Last week saw our teams across Wales attending a myriad of county shows, meeting with politicians and stakeholders, as well as catching up with members and FUW Insurance Services customers.

The shows are an important element of the farming calendar; not only do they allow us to showcase the very best our sector has to offer, but it also highlights the wide reach agriculture has and why farming matters.

We saw many second and third sector businesses at the shows and they all rely on agriculture. The rural economy keeps turning because of our industry. We were therefore extremely concerned about news that further spending cuts are expected from the Welsh Government and that each Minister needs to make spending cuts, including agriculture.

This will be a concern to many farm businesses. We have just seen the Welsh Agriculture Minister pull the plug on the Glastir scheme and we are now potentially expecting further reductions in the budget that goes directly to our family farms and by default the second and third sector businesses that rely on our industry.

No administration is immune from spending cuts and we know that inflation and rising costs affect all sectors. However, the knock-on impact for the agriculture sector has the potential to cripple the wider rural economy and our small and medium sized family farms.

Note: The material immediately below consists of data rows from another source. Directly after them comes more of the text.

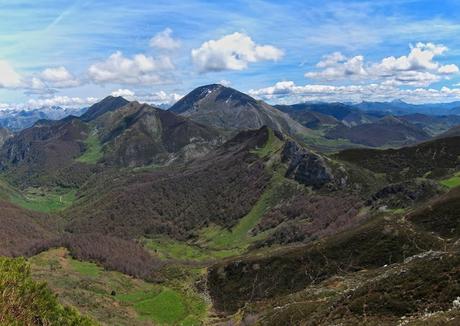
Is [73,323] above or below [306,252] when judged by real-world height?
above

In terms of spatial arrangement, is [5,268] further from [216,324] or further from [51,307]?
[216,324]

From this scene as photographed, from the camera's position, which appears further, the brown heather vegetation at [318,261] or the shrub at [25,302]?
the brown heather vegetation at [318,261]

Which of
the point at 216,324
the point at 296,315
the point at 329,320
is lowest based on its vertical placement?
the point at 216,324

Therefore, further cuts for agriculture would be wholly unacceptable. Farmers are being asked to do much more than ever and our industry is facing a bill for compliance with new Welsh Government water resources legislation that is the best part of £ half a billion and equates to an average of tens of thousands of pounds each for the family farms that feed our nation at a time of global food shortages.

We must also remember that the amount of direct support received by farmers in Wales has already fallen by about 25 per cent in real terms since 2015, and will fall further due to inflation this year - so any nominal cuts to what Welsh farmers receive would exacerbate what is already a massive cut to payments that make up an average of around 80 per cent of Welsh farm profits.

We strongly urge the Welsh Government and the UK Government to address the shortfall in funding for Wales and by default for agriculture. Members can rest assured that we raised this with politicians from all political parties who we met with at the shows, including the First Minister Mark Drakeford and Welsh Agriculture Minister Lesley Griffiths and we will keep lobbying in Cardiff and Westminster to ensure we have the budgets we need to support our family farms in Wales.